Distance-based tree estimation methods

In order to explore the design space for ASTRID, we ran various distance-based methods for Step 2 (computing the tree from the distance matrix). For incomplete distance matrices (where some entries are 1, indicating that the pair of taxa do not appear together in any gene tree), we explored the methods in PhyD*[28]: NJ*, BIONJ*, MVR*, UNJ*. These algorithms are all variants on neighbor joining that work on incomplete distance matrices. We also explored FASTME [29], which is a heuristic for the minimum evolution problem.


To compute ASTRAL-2 species trees on the incomplete gene trees generated for the ASTRAL-2 datasets, we ran ASTRAL-2 version 4.7.8, using command line arguments

java -Xmx4000M -jar astral.4.7.8.jar -i <genetrees> -o <outputtree>

Computing tree error

All trees computed in this study were fully resolved. We report the RF tree error (the proportion of the branches in the model tree missing from the estimated tree), using scripts that are available in the supplementary online materials.

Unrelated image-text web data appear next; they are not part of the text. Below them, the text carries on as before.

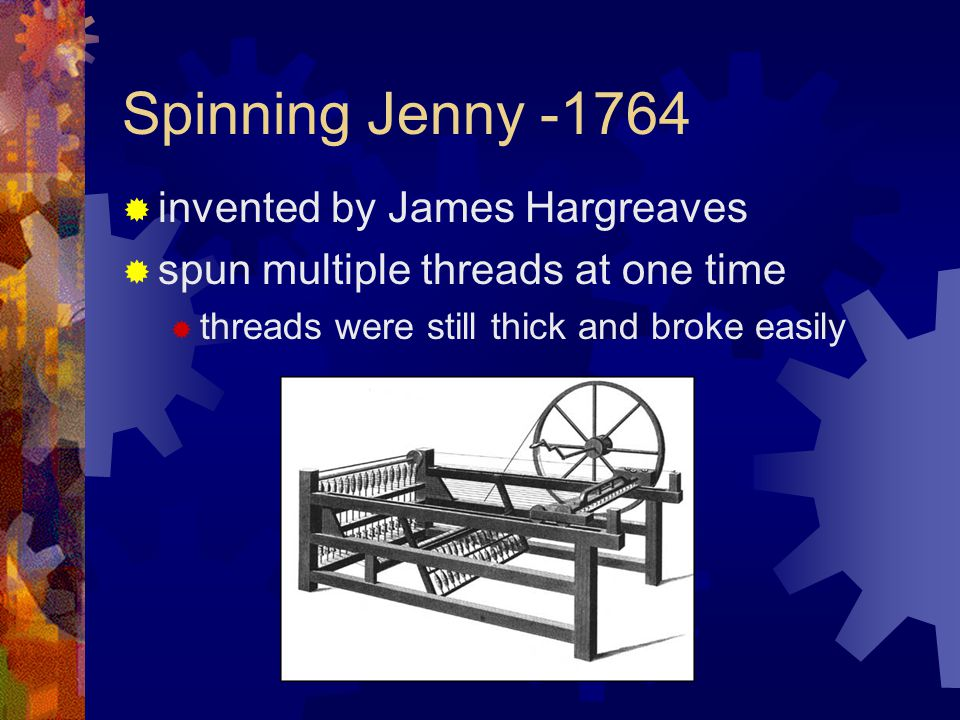 Spinning Jenny -1764 invented by James Hargreaves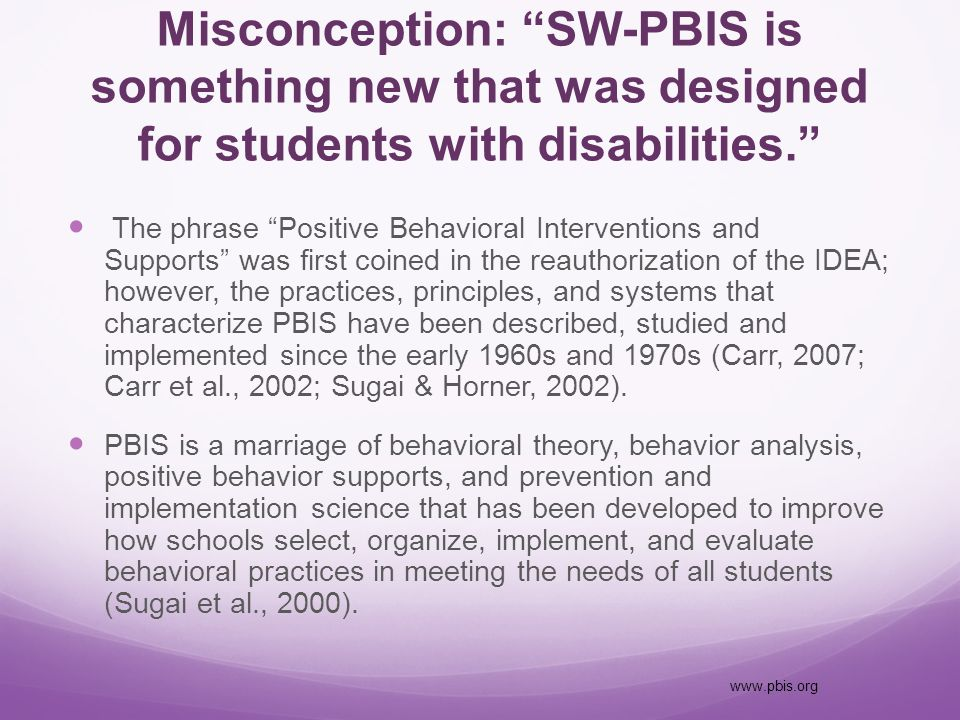 Misconception: SW-PBIS is something new that was designed for students with disabilities. The phrase Positive Behavioral Interventions and Supports was first coined in the reauthorization of the IDEA; however, the practices, principles, and systems that characterize PBIS have been described, studied and implemented since the early 1960s and 1970s (Carr, 2007; Carr et al., 2002; Sugai & Horner, 2002).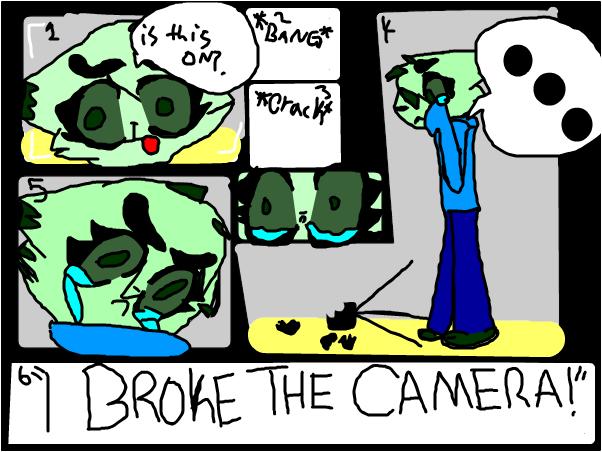 I BROKE THE CAMERA! ~Jelly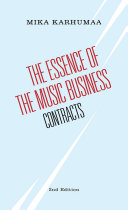 The Essence of the Music Business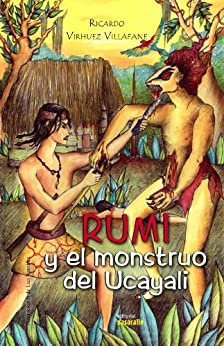 Rumi y el monstruo del Ucayali de [Virhuez, Ricardo]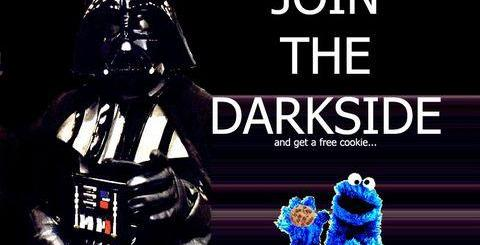 Join the dark side.... and get a free cookie.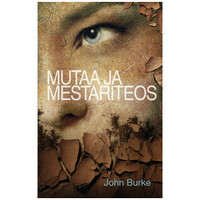 Mutaa ja mestariteos, John Burke
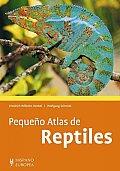 Pequeno Atlas De Reptiles / Small Atlas of Reptiles
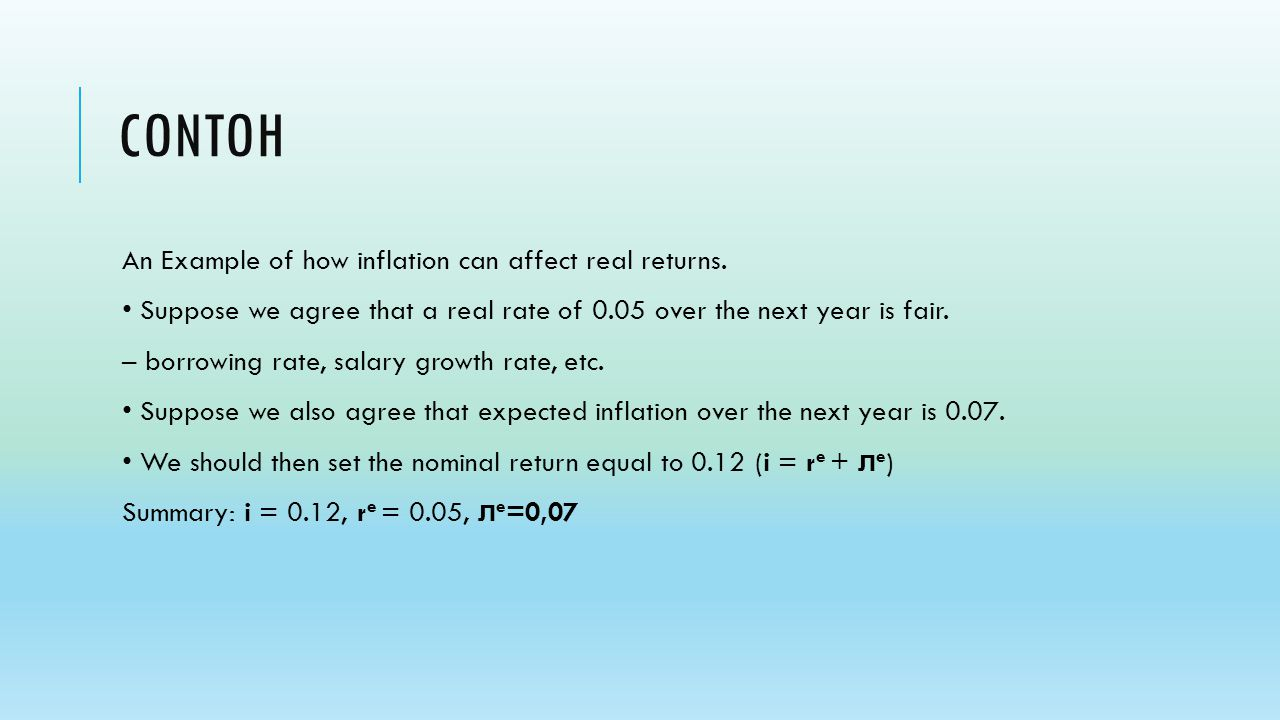 CONTOH An Example of how inflation can affect real returns. Suppose we agree that a real rate of 0.05 over the next year is fair. – borrowing rate, sa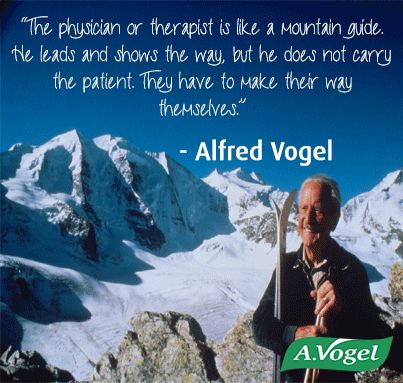 """""""The physician or therapist is like a mountain guide. He leads and shows the way but he does not carry the patient. They have to make their way themselves.""""  - Alfred Vogel"""
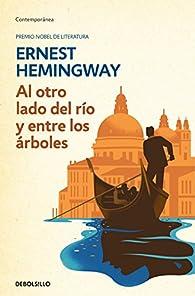 Al otro lado del río y entre los árboles par  Ernest Hemingway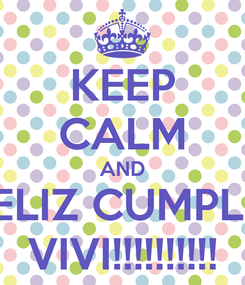 Poster: KEEP CALM AND FELIZ CUMPLE  VIVI!!!!!!!!!!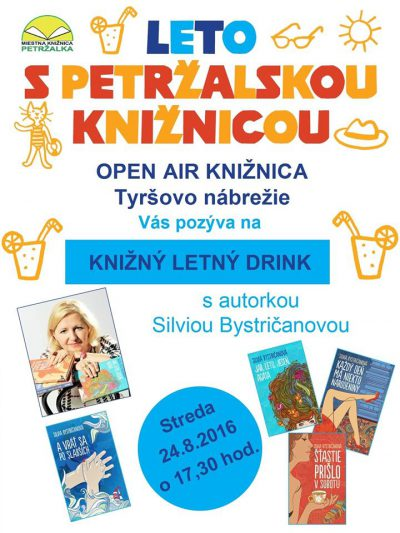 Letný knižný drink s autorkou Silviou Bystričanovou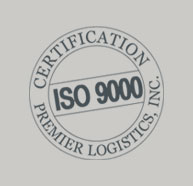 ISO 9000 Certfication | Premier Logistics, Inc.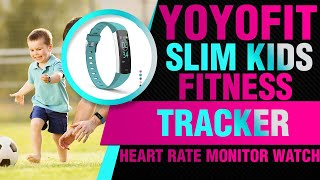 YoYoFit Slim Kids Fitness Tracker Heart Rate Monitor Watch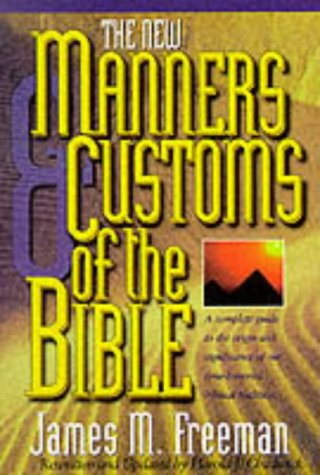 9780882707457 the manners customs of the bible a complete guide to the origin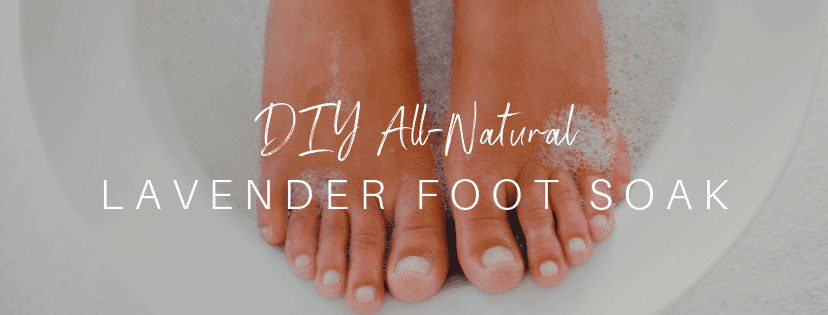 DIY Lavender Foot Soak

Selection of distance-based tree estimation method for Step 2

First, we evaluated various distance-based tree estimation methods to determine which one would be most accurate for the tree computation phase of ASTRID. Results on datasets with all complete gene trees (no missing species in any gene) are shown in Figure 1 and results on datasets with incomplete gene trees are shown in Figure 2. Note that for datasets with entirely complete gene trees, FastME performed as well as or better than the other distance-based methods, but there were datasets with incomplete distance matrices in which FastME had very poor accuracy. Therefore, we selected FastME to analyze datasets where the distance matrix has no missing entries, since it had the best accuracy. For the datasets with incomplete distance matrices M ¯ (indicated by M ¯ [ p , q ] = - 1 for some p, q), we selected BioNJ*, since it generally had among the most accurate results of these PhyD* methods.

Figure 1

A comparison of ASTRID variants on the moderate ILS avian simulated datasets with 500 bp, using different distance-based methods for the tree estimation phase. We report RF topological error rates over 20 replicates. Red dots represent means, while lines represent medians and boxes represent quartiles.

Figure 2

Comparison of ASTRID variants on 50-taxon ASTRAL-2 MC8 datasets with missing taxa. We show average RF error rates over 50 replicates for ASTRID variants, that differ in terms of the method used to compute the tree from the distance matrix. The datasets have taxa randomly removed from each gene and the sequence lengths truncated to 300 bp. Red dots represent means, while lines represent medians and boxes represent quartiles.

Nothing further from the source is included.